Anybody care to share their experiences with application WhiteListing tools? I've been asked to investigate what's available in that arena, and two tools that were specifically mentioned are Google's open source Santa project, and Avecto's Defendpoint for Mac. Santa seems to be a non-starter as you have to compile a kext, and Apple has all but explicitly said that organizations are not going to get a kext signing certificate for internal use.
Defendpoint for Mac has been mentioned on Jamf Nation before, but my take on those comments is that it's not yet a mature product (and with the usual potential of the kext breaking every time Apple issues an OS update). Zentral or Moroz are both open source TLS servers for Santa configuration and receive results back from Santa - both can work on premise. However you start to deploy them - you have to accept it's all open source software with all pros/cons.
Upvote is also open source, that is the new TLS solution Google (GoogleApp based) team has released for Santa. Well the 'just released' gives you a hint the 'santa-dev' discussion could happen somewhere else ¯(ツ)/¯.

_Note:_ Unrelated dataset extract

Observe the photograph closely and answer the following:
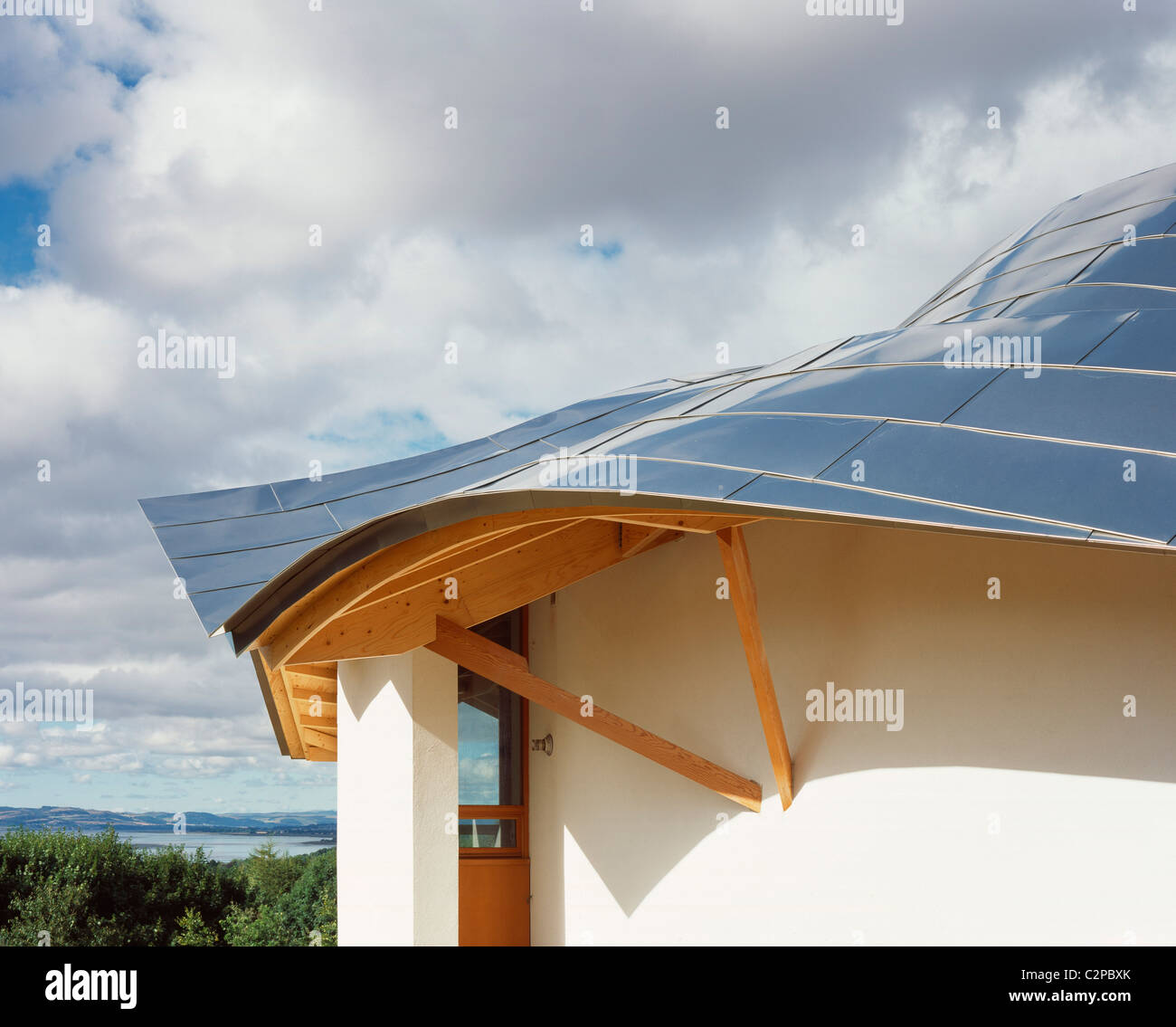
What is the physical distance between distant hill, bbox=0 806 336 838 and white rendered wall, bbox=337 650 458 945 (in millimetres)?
15843

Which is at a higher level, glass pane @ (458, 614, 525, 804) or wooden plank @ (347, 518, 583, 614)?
wooden plank @ (347, 518, 583, 614)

Oct 17, 2018 - If you need something more advanced, check out our separate guide to the best pro photo editors for Mac. Buy from Pixelmator. Adobe Photoshop Elements 2019. Buy from Adobe. Affinity Photo. Buy from App Store. Google Photos. PhotoScape X. Best free raw photo editor for mac. Aug 18, 2018 - Best Photo Editing Apps for Mac in 2018. Affinity Photo. Fotor Photo Editor. Feb 13, 2018 - The best free Mac photo editor 2018: for when Preview isn't enough. Preview and Photos. Pixlr Editor. Fotor Photo Editor. Google Photos.
You may either want to sharpen your research skills, look again into Santa, find (if) a vital community is involved which suits your needs or go commercial, see where you can lead with Avecto (which works sort of as advertised). Your response does nothing to address the major drawbacks to Santa: it's a Google project not a product, and you're at the mercy of Google to update the kext as Apple is highly unlikely to grant a kext signing certificate to organizations hoping to roll their own. Please don't lecture me on the issues involved with open source.
A little research on my background will quickly show it's an area I have experience with. For my current WhiteList tool requirements, something officially supported is an absolute necessity, so commercial is what I'm looking at. I was not intending to be ranting on Google, they've made some great tools available under open source.
If you can live with the risks associated with an open source project, and Santa meets your needs, that's great. My response to was more of a rant at AW for implying that Santa was a practical solution for organizations needing BlackList functionality that might be unaware of, and/or unable/unwilling to take on the issues that come with it.
Much like Jamf could not get away with directing users to rely on AutoPkgr/AutoPkg in lieu of integrated patch management. Not that many of us haven't used, or are still using, those tools, but they come with a different level of burden than Santa.
As you've probably seen from the other posts, I am running Defendpoint at our org on both Windows and Mac. We also evaluated Powerbroker from BeyondTrust. Yes, I would agree that Defendpoint has Windows as a primary focus, but I've had a reasonable experience with Mac support. Most of the major issues I've run into were (IMHO) more caused by changes Apple made than bugs in Defendpoint. What I have the most issues with is tuning the white-list. We have a lot of varied software and some pieces need multiple white-list entries depending on how the application runs/updates. Well, I think you're referring to what Jamf calls 'Restricted Software', which, yes, is a thing in the product.
Buy Avecto Defendpoint For Mac Pro
It's not quite the same as Application Whitelisting though. If you research what Application Whitelisting is, you'll see it tends to work on a deeper level in the OS, hence why some of the products mentioned use KEXTs for this. Jamf's Restricted Software is a combination of LaunchDaemon and a local tool (jamfAgent) to do it's work. For our purposes, Restricted Software can take care of most of our requirements, but some environments have stricter requirements and might need something more robust than what Jamf offers.